Stax Makes a Comeback 

Late last month, Concord Music Group kicked off a "50 Years of Soul" celebration at B.B. King's Blues Club in New York City. Now, says Robert Smith, Concord's senior vice president of strategic marketing, the company's relaunch of Stax Records has begun in earnest.

"It went very well," Smith says of the event, co-produced by the Memphis Convention & Visitors Bureau, which drew many Memphis-based Stax veterans to the Big Apple, including Steve Cropper, songwriting partners Isaac Hayes and David Porter, and Big Star drummer Jody Stephens.

Although Concord has primarily marketed itself to a jazz audience, its 2004 acquisition of the Fantasy catalog -- which included Stax -- was a calculated move.

"The purchase was really part of a strategy to become a viable independent music company," Smith says. "The Fantasy catalog represented one of the last great treasuries of music. Besides Stax and the phenomenally important jazz labels [Prestige and Riverside], Fantasy includes Credence Clearwater Revivals' work and the R&B output on Specialty Records. It was a fully informed and brilliant move."

According to Smith, the Stax relaunch is giving Concord "an opportunity to create a really great contemporary soul label. We want to carry this legacy into the future.

"We're very focused on the adult market and alternative channels, and we're real believers in real artists," he adds, noting that Hayes and contemporary neo-soul singer Angie Stone have already been signed on as artists for this new era of Stax Records.

This March, Concord will release a Stax two-disc compilation that runs the gamut from Carla Thomas' "Gee Whiz" to Shirley Brown's "Woman to Woman," with several new best-of collections and a three-disc WattStax box set to follow. The Stax Museum of American Soul Music's Deanie Parker, Soulsville USA: The Story of Stax Records author Rob Bowman, former Fantasy owner Bill Belmont, and the crew at Rhino Records, which owns the Atlantic-era Stax catalog, are working in tandem on projects, while Memphian Robert Gordon and Los Angeles filmmaker Morgan Neville are co-directing and producing a period documentary called Respect Yourself: The Stax Records Story, scheduled to air on PBS' Great Performances in July.

Also on the books: an all-star showcase at Austin's South by Southwest Music Festival in March and a show at The Orpheum this summer.

Members of the National Academy of Recording Arts and Sciences are also getting on the Stax bandwagon, awarding the studio's house band, Booker T & the MGs, a Lifetime Achievement Award and giving a posthumous Trustee Award to label co-founder Estelle Axton.

"Estelle was a mother to so many musicians, and she fostered a lot of the young people at Stax, encouraging them and giving them a chance," says Katherine Sage, senior project manager of the Memphis chapter of the Recording Academy.

While both awards will be presented on the eve of the 49th Annual Grammys, slated to air on Sunday, February 11th, Sage says that both Axton and the MGs will receive televised recognition.

For just $25, you can attend a Grammy viewing party at the Hard Rock Café on Beale Street, along with local nominees, Recording Academy members, and a slew of VIPs. The show starts at 7 p.m., and food and drinks are on the house. For more information, go to www.Grammy.com.

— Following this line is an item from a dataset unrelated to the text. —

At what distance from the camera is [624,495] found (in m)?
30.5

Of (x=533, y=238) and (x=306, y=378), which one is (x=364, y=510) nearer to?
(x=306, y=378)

Taking a cue from Axton, Sage has launched a project with Midtown rockers Giant Bear.

"I saw them perform at Otherlands, and I was amazed at their musicianship," she recalls. "I was also impressed that they played all original music and that four out of five band members sing lead."

After buying their album, Sage presented an offer to the group: "I felt that I could help them create a better recording, so I pulled together various producers to work with them to develop their songs. They were doing so great on their own that it didn't take much help, so I put a team together for a recording session."

In January, Giant Bear spent 10 days at Young Avenue Sound with producers Bill Ellis, Louis Myers, and Jimmy Davis and engineer Kevin Houston. When they emerged, they had 12 songs, including four that Sage produced herself. The album should be released April 1st; in the meantime, you can catch Giant Bear live at the Young Avenue Deli on Saturday, February 10th.